Gradient descent is an ubiquitous optimization algorithm used to train machine learning (ML) algorithms from simple linear regression models to sophisticated transformer architectures. ML researchers are typically introduced to unconstrained optimization problems (e.g., least-squares, LASSO, or Ridge regression). However, many really-world ML problems are constrained optimization problems. For example, in robotics, we may want to train a robot for maneuvering around a crowd by imitating human motion (e.g., Behavior Cloning where the robot minimizes the divergence between the distribution of actions the robot takes and that the human would take in the same state of the world, $x$) subject to the constraint that the robot will never crash into a person.
In this blog post, we will look at some powerful approaches for performing constrained optimization. First, we quickly recap the concept of gradient descent. Next, we’ll delve into Projected Gradient Descent, a technique that introduces constraints to the optimization process. Finally, we’ll uncover the magical world of Mirror Gradient Descent, a method that combines the power of duality and optimization. For an example of how Mirror Gradient Descent has been used, check out these papers:
- Montgomery, W.H. and Levine, S., 2016. Guided policy search via approximate mirror descent. Advances in Neural Information Processing Systems, 29.
- Zhang, M., Geng, X., Bruce, J., Caluwaerts, K., Vespignani, M., SunSpiral, V., Abbeel, P. and Levine, S., 2017, May. Deep reinforcement learning for tensegrity robot locomotion. In 2017 IEEE international conference on robotics and automation (ICRA) (pp. 634-641). IEEE.

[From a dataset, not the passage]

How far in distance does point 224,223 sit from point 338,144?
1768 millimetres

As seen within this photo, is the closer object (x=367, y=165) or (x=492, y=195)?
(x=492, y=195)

- Cheng, C.A., Yan, X., Wagener, N. and Boots, B., 2018. Fast policy learning through imitation and reinforcement. arXiv preprint arXiv:1805.10413.
Recap: Gradient descent
Imagine we are trying to train a neural network with a parameter \(\theta\). Given \(\theta\), the neural network produces the prediction \(f(\theta)\). We have a cost function \(\mathcal{L}(\theta)\). Our goal is to find the optimal parameter $\theta^*$ that minimizes \(\mathcal{L}(\theta)\). Let’s consider the standard \(L^2\)-norm loss function with respect to our dataset \(D\), defined as follows:
\[\mathcal{L}(\theta) = \Sigma_{(x,y) \in D} \frac{1}{2} ||y-f_\theta (x)||^2 .\]
Starting from an initial point \(\theta_0\), Gradient Descent performs the following update at every timestep:
\[\theta_{t+1} \leftarrow \theta_t -\alpha \nabla_\theta \mathcal{L}(\theta_t).\]
Note that we are going opposite to the gradient direction (minus sign in the gradient) since we are “minimizing” the loss function. When the dataset is too large to compute the gradient at every timestep, we use Stochastic Gradient Descent which computes the gradient with respect to a single example, or Mini-batch Gradient Descent which computes the gradient with respect to a small batch sampled from the dataset at every timestep.
For more information such as time complexity and convergence rate, please refer to our previous blog post: Bootcamp Summer 2020 Week 1 – Gradient Descent.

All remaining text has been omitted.